* start Excerpted text *

IUPUI Assistant Professor Mitchell L.H. Douglas’ book, “Cooling Board: A Long-Playing Poem,” is a collection of connected poems in which Douglas takes on the persona of the late soul musician, composer and singer Donny Hathaway, and his friends and family.

The 112-page paperback, published in Feb. 2009 by Red Hen Press, is an Image Award contender in the field that includes a collection of love poems by four-time Image Award winner and acclaimed poet Nikki Giovanni.

“It’s a little . . . I am not sure if I have the words for it,” said Douglas when asked to describe his feelings about being nominated. “Part of it is I am nominated with Nikki Giovanni. (She) wrote one of my favorite poems. Her poem “For Saundra” . . . shaped my poetry (writing). So to be nominated with her is so unreal. It is something I can’t fully comprehend. I never even dreamed this would happen. It’s an honor.”

The NAACP Image Awards celebrate outstanding achievements and performances of people of color in motion pictures, television, recording and literature. The 41st NAACP Image Awards Show takes place Friday, Feb. 26, 2010, at The Shrine Auditorium in Los Angeles. Fox TV will broadcast the show beginning at 8 p.m. EST, Feb. 26.

In “Cooling Board,” Douglas depicts the life of Hathaway, the co-composer and performer of “This Christmas,” recently popularized by pop singer Chris Brown. Hathaway, who died in January, 1979, is also known for his duets with Roberta Flack, including the 1973 Grammy award-winning “Where is the Love.”

“Not only does the poet speak in the voices of Hathaway and his long-time collaborator Roberta Flack, the reader also hears the voices of those closest to Hathaway whom we are less familiar . . . With Douglas as a guide versed in the power of possessing many tongues, “Cooling Board” captures its reader like the best Hathaway song: passionately, honestly, and with an undeniable sense of purpose,” according to the Barnes & Noble synopsis of the work Douglas presents as an album with Sides A and B.

* end Excerpted text *
* start Extracted material *

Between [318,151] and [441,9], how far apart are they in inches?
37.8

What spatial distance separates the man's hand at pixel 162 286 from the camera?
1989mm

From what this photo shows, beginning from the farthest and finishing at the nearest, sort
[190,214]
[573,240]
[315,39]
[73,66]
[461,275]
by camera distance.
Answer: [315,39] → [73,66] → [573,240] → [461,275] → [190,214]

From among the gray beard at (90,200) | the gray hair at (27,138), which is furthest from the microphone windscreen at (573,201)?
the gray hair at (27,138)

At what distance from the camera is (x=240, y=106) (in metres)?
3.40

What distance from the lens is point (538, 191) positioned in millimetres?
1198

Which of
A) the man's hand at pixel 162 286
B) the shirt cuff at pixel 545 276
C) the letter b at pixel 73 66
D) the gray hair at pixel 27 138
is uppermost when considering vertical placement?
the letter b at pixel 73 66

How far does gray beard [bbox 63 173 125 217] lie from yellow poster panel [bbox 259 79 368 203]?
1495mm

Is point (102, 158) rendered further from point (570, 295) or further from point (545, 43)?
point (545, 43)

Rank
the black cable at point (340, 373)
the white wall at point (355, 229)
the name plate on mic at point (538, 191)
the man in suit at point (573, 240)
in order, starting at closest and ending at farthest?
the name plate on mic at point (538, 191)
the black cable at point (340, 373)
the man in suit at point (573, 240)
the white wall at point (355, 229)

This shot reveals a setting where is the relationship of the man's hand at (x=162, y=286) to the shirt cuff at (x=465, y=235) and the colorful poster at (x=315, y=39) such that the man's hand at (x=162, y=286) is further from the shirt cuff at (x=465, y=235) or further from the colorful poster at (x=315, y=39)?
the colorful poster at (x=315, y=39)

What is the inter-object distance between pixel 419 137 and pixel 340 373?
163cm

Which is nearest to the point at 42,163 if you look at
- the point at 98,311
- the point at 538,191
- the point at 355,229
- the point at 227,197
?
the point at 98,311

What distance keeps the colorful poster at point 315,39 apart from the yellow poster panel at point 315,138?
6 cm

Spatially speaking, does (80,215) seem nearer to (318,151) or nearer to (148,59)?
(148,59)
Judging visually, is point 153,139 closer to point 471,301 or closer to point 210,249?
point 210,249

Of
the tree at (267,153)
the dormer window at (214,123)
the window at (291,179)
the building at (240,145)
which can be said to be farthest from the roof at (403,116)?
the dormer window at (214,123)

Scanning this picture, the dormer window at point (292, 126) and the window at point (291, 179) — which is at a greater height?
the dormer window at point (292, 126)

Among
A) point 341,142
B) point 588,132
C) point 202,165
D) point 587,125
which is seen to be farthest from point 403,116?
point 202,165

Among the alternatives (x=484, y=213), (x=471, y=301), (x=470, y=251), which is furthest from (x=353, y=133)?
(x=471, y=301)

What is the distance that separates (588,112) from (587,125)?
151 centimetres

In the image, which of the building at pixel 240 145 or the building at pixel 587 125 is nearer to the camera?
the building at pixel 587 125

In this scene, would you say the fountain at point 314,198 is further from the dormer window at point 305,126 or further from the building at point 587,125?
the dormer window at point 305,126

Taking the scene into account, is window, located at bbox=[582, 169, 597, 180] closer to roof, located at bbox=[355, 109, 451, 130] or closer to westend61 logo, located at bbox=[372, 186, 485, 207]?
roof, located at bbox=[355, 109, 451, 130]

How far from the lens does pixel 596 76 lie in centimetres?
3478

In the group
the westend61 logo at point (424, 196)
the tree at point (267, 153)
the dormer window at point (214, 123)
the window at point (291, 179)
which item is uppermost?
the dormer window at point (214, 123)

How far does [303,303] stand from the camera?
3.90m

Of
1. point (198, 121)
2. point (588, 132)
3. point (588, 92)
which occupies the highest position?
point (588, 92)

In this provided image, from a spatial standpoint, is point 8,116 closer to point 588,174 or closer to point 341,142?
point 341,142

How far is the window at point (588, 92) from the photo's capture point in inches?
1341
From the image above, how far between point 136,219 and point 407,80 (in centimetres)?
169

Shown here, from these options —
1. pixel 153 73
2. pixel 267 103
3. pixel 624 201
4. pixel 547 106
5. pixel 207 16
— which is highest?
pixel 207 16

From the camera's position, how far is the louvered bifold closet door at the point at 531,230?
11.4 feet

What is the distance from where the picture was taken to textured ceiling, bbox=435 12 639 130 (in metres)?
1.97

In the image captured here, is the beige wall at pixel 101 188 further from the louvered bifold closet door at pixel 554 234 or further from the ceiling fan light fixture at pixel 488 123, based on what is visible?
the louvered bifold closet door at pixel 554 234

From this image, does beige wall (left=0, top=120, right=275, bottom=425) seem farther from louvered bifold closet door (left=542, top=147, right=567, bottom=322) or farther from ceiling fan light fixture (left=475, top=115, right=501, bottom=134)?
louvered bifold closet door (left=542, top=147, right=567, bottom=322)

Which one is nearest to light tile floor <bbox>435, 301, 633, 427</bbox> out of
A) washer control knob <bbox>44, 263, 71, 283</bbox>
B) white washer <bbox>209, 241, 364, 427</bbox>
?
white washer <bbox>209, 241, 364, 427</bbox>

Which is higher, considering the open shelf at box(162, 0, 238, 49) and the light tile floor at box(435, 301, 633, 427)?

* end Extracted material *

▶ _Work to complete_:
Carry on the article about Mitchell L.H. Douglas's Image Award–nominated poetry book "Cooling Board" from the point where it stops.

▶ _Answer for this exercise_:
Douglas has taught creative writing, poetry and literature courses in the School of Liberal Arts at IUPUI since earning his master of fine arts degree at IU Bloomington in 2006. “Cooling Board” is actually the follow-up to a long poem on Hathaway that Douglas, a Louisville native, wrote as a final project in a class taught by then IU Professor Kevin Young.

While “Cooling Board” is his first published collection of poems, Douglas has had several individual poems published in various journals and other publications.

As research for writing “Cooling Board,” Douglas made two trips to St. Louis, including a 2007 visit funded with a summer research grant from IUPUI. During those pilgrimages, the professor toured Hathaway’s neighborhood and visited with Hathaway’s high school friend, Charles Wartts, and others who were friends of Hathaway’s family.

“That was part of my creative process. I wanted to be physically close to the places and also be emotionally and psychically closer to the places, and people (Hathaway) knew,” he said.

Given the competition, if he wins the Image Award, what would Douglas say in his acceptance speech?

“I’ll thank Nikki Giovanni,” he said. “I am greatly indebted to her.”

What advice does he have for younger, aspiring poets?

“Creative writing is about your heart. Your head might weigh in with the logical saying, ‘You can’t spend all this time doing this with all the other things you have to do.’ However, if something in your heart tells you, ‘This is worthy of your time,’ you have to honor that,” says the poet.